Hot end to September explained
Release Date 28 September 2011
Dr Pete Inness, from the University of Reading's internationally renowned Department of Meteorology, asks is this weather that unusual, a guide to our winter weather and an indication of climate change?
Is the predicted weather unusual?
"This forecast, although it is predicting temperatures well above average, is still not going for anything excessively unusual and a spell of warm weather now isn't something we never expect to see. The fact that we even have a name for it (an Indian Summer) suggests that it must happen on a fairly regular basis."
Is the unusual weather related to climate change?
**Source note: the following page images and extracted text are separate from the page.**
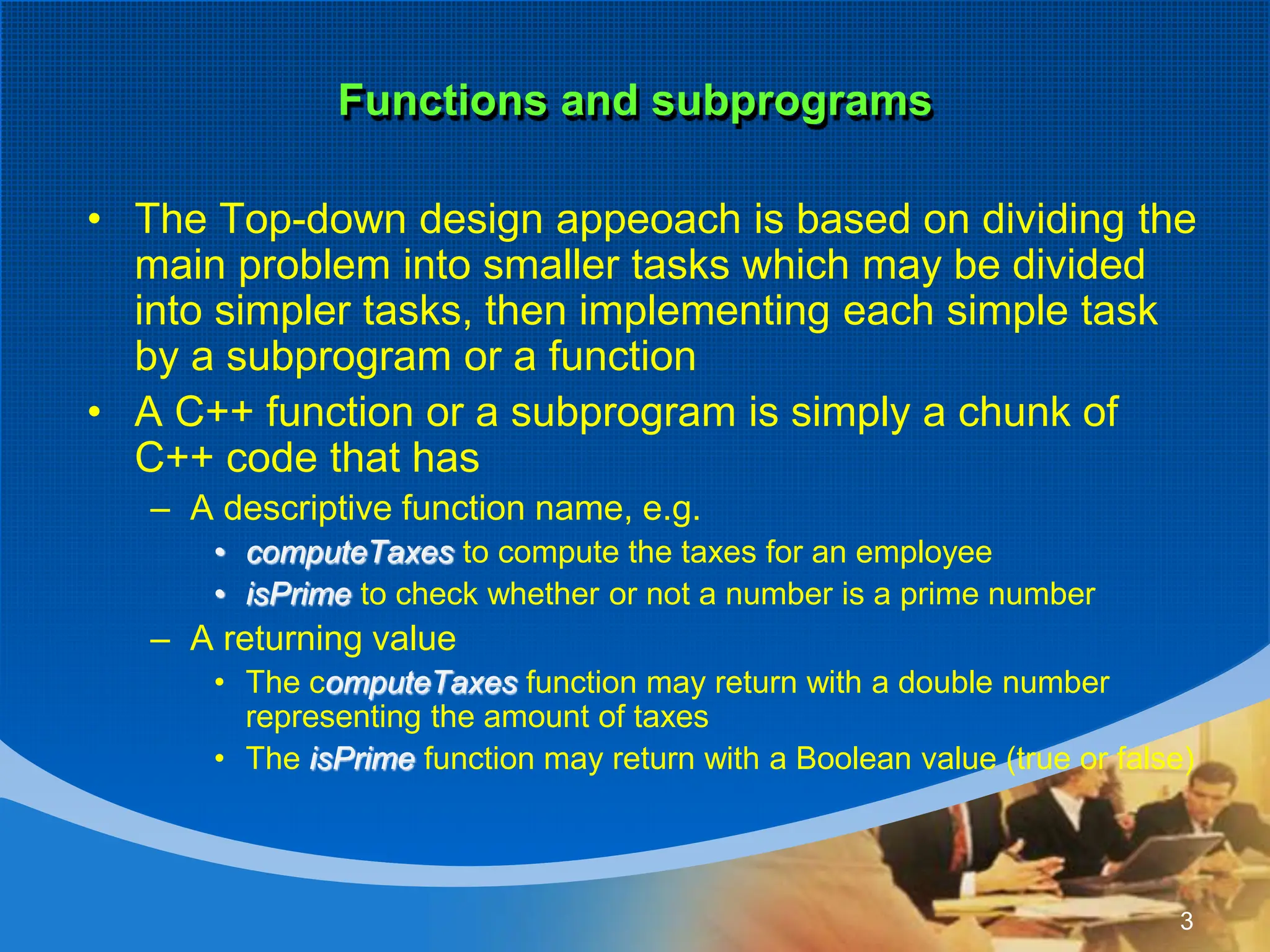 Functions and subprograms

• The Top-down design appeoach is based on dividing the main problem into smaller tasks which may be divided into simpler tasks, then implementing each simple task by a subprogram or a function
• A C++ function or a subprogram is simply a chunk of C++ code that has
– A descriptive function name, e.g.
• computeTaxes to compute the taxes for an employee
• isPrime to check whether or not a number is a prime number
– A returning value
• The computeTaxes function may return with a double number representing the amount of taxes
• The isPrime function may return with a Boolean value (true or false)

3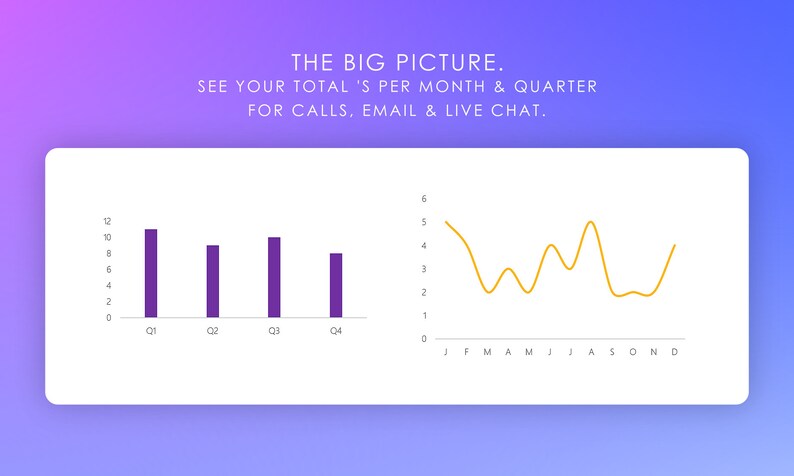 THE BIG PICTURE.
SEE YOUR TOTAL 'S PER MONTH & QUARTER FOR CALLS, EMAIL & LIVE CHAT.

12
10
8
6
4
2
0
Q1 Q2 Q3 Q4

6
5
4
3
2
1
0
J F M A M J J A S O N D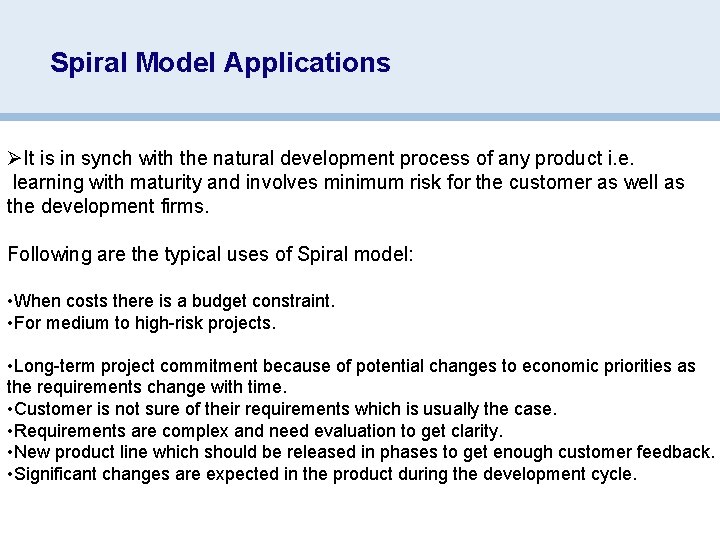 Spiral Model Applications

➢It is in synch with the natural development process of any product i.e. learning with maturity and involves minimum risk for the customer as well as the development firms.

Following are the typical uses of Spiral model:

•When costs there is a budget constraint.
•For medium to high-risk projects.

•Long-term project commitment because of potential changes to economic priorities as the requirements change with time.
•Customer is not sure of their requirements which is usually the case.
•Requirements are complex and need evaluation to get clarity.
•New product line which should be released in phases to get enough customer feedback.
•Significant changes are expected in the product during the development cycle.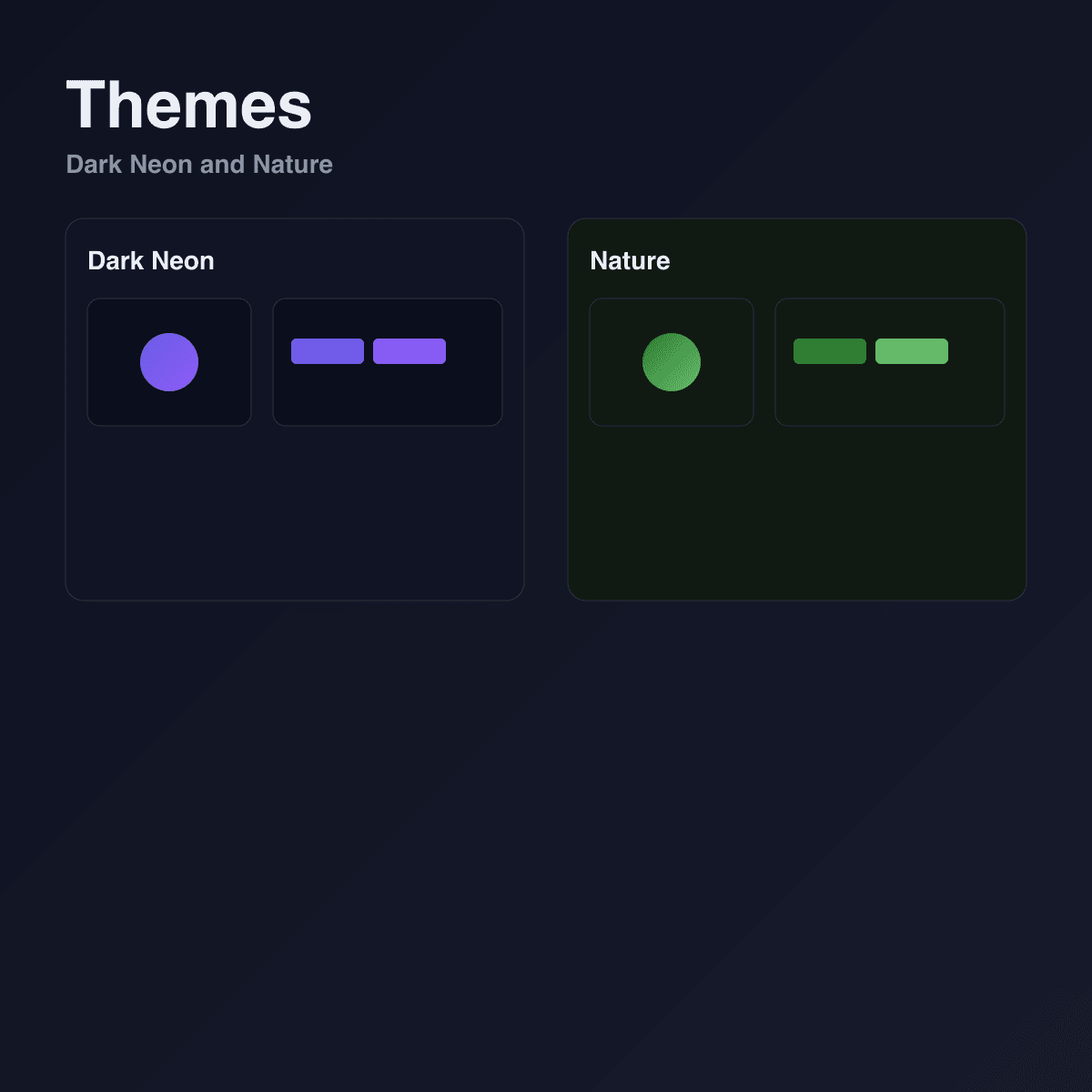 Themes

Dark Neon and Nature

Dark Neon

Nature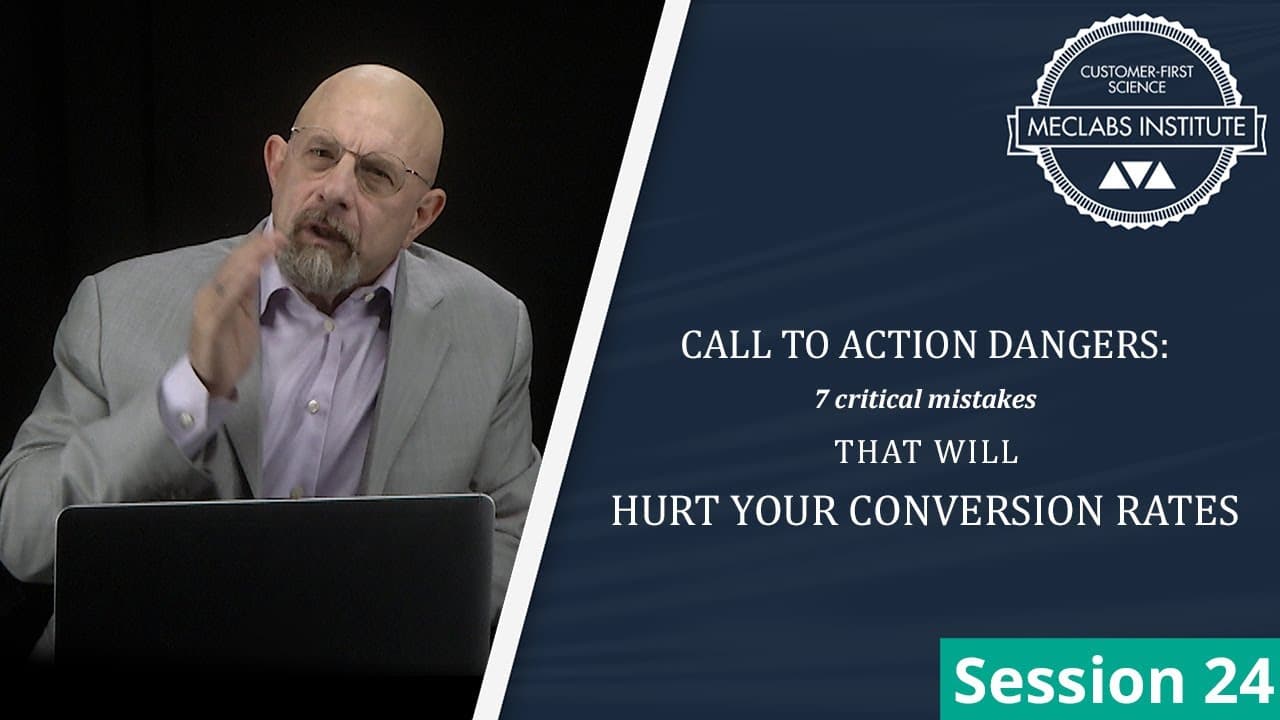 CUSTOMER-FIRST SCIENCE
MECLABS INSTITUTE

CALL TO ACTION DANGERS:
7 critical mistakes
THAT WILL
HURT YOUR CONVERSION RATES

Session 24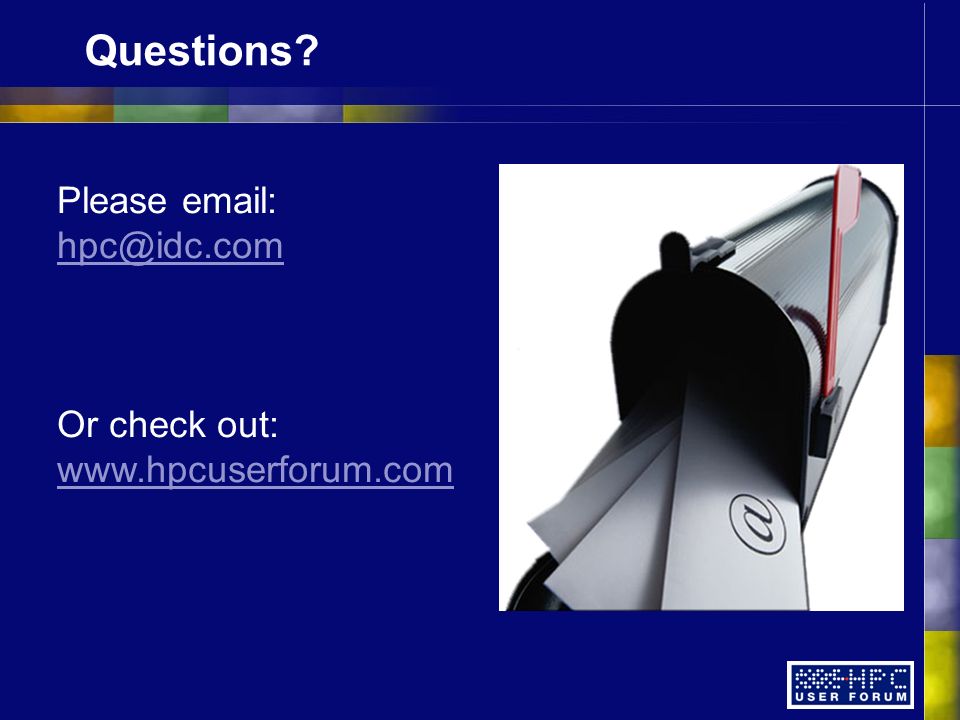 Questions?

Please email: hpc@idc.com

Or check out: www.hpcuserforum.com

@

HPC
USER FORUM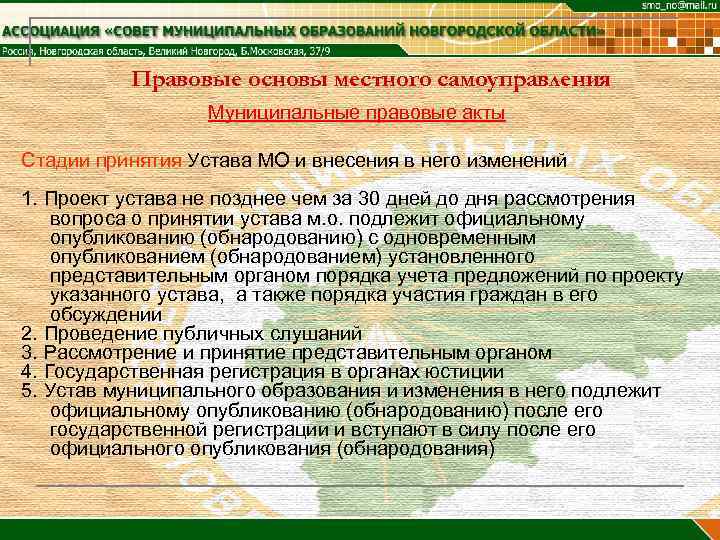 smo_no@mail.ru

АССОЦИАЦИЯ «СОВЕТ МУНИЦИПАЛЬНЫХ ОБРАЗОВАНИЙ НОВГОРОДСКОЙ ОБЛАСТИ»

Россия, Новгородская область, Великий Новгород, Б.Московская, 37/9

Правовые основы местного самоуправления

Муниципальные правовые акты

Стадии принятия Устава МО и внесения в него изменений

1. Проект устава не позднее чем за 30 дней до дня рассмотрения вопроса о принятии устава м.о. подлежит официальному опубликованию (обнародованию) с одновременным опубликованием (обнародованием) установленного представительным органом порядка учета предложений по проекту указанного устава, а также порядка участия граждан в его обсуждении
2. Проведение публичных слушаний
3. Рассмотрение и принятие представительным органом
4. Государственная регистрация в органах юстиции
5. Устав муниципального образования и изменения в него подлежит официальному опубликованию (обнародованию) после его государственной регистрации и вступают в силу после его официального опубликования (обнародования)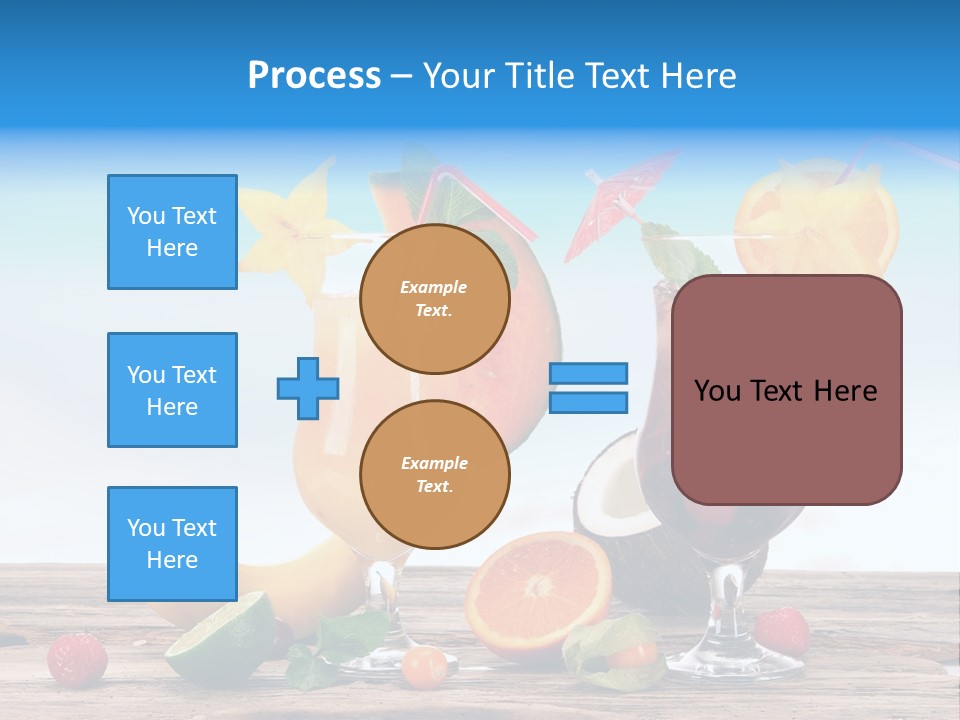 Process – Your Title Text Here

You Text Here

You Text Here

You Text Here

Example Text.

Example Text.

You Text Here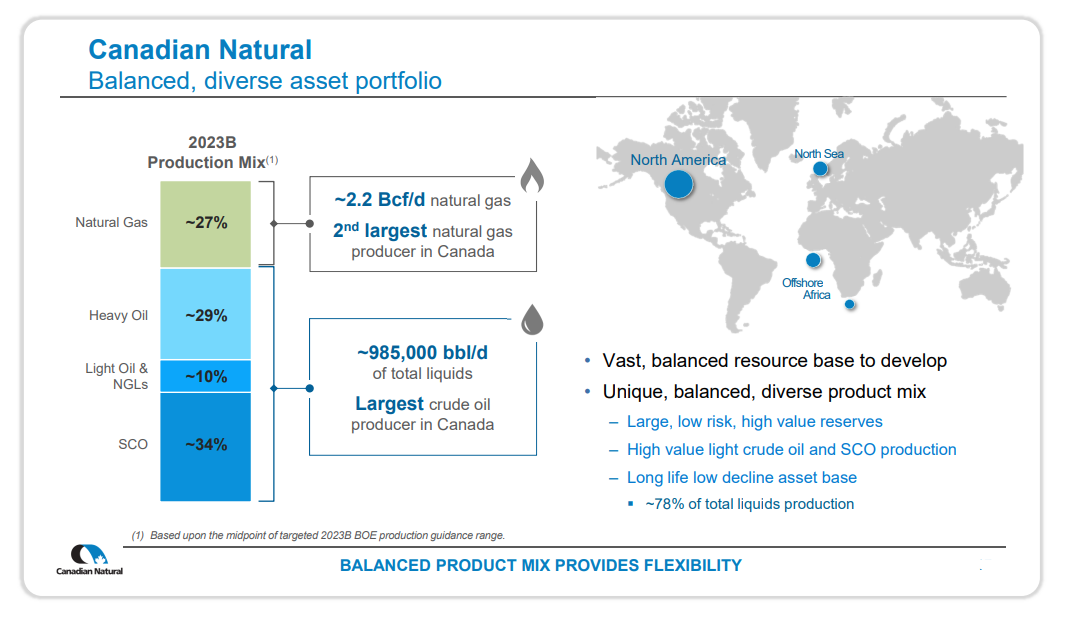 Canadian Natural
Balanced, diverse asset portfolio

2023B
Production Mix$^{(1)}$

Natural Gas ~27%

Heavy Oil ~29%

Light Oil & NGLs ~10%

SCO ~34%

~2.2 Bcf/d natural gas
2$^{nd}$ largest natural gas producer in Canada

~985,000 bbl/d of total liquids
Largest crude oil producer in Canada

North America
North Sea
Offshore Africa

• Vast, balanced resource base to develop
• Unique, balanced, diverse product mix
– Large, low risk, high value reserves
– High value light crude oil and SCO production
– Long life low decline asset base
▪ ~78% of total liquids production

(1) Based upon the midpoint of targeted 2023B BOE production guidance range.

Canadian Natural

BALANCED PRODUCT MIX PROVIDES FLEXIBILITY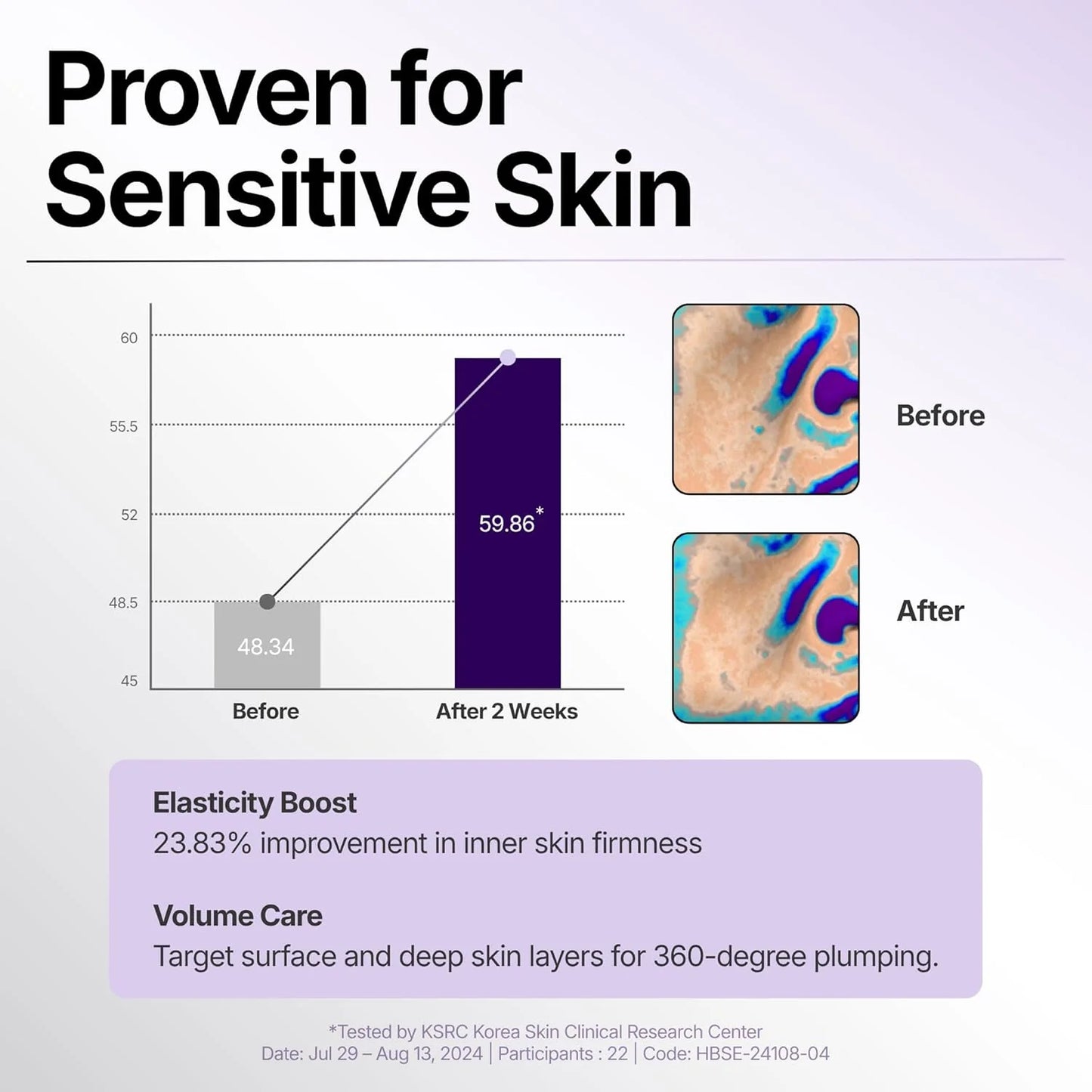 Proven for Sensitive Skin

60
55.5
52
48.5
45

48.34
59.86*

Before
After 2 Weeks

Before

After

Elasticity Boost
23.83% improvement in inner skin firmness

Volume Care
Target surface and deep skin layers for 360-degree plumping.

*Tested by KSRC Korea Skin Clinical Research Center
Date: Jul 29 – Aug 13, 2024 | Participants : 22 | Code: HBSE-24108-04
No, the natural variability in the UK weather is large, and so one warm autumn or cold summer does not either prove or disprove climate change. Climate change is all about long term trends, which are hard to detect in a weather record which has very large natural variability."
Will the UK be hotter than Southern Europe?
"The ridge of high pressure that's bringing us the warmer temperatures is set to build across much of Europe, bringing warm air up from the south. Thus most places in Europe will be pretty warm this week."
Does this week's weather give us an indication of the winter to come?
"Due to the variability of our weather, warm temperatures in late September/early October tell us nothing one way or the other about the forthcoming winter. The systems that are bringing us warm weather this week will be long gone by winter and our weather doesn't have any real memory - i.e. conditions this week will not have an effect on weather patterns more than a couple of weeks into the future."
Facts and figures
The UK record for September is 35.6 degrees C in 1906 (the 2nd of September), although this figure is not without some reservations as its rather old so pre-dates modern observing practices.
The highest temperature anywhere in England in October was on the 1st of October 1985, with 29.4 degrees C in Cambridgeshire.
The September record for Reading is 29.6 degrees C in 2006 which was an exceptionally warm September.
If the temperature reaches 26 degrees C at the weekend we would just break the October temperature record for Reading which currently stands at 25.5 degrees C in 1985.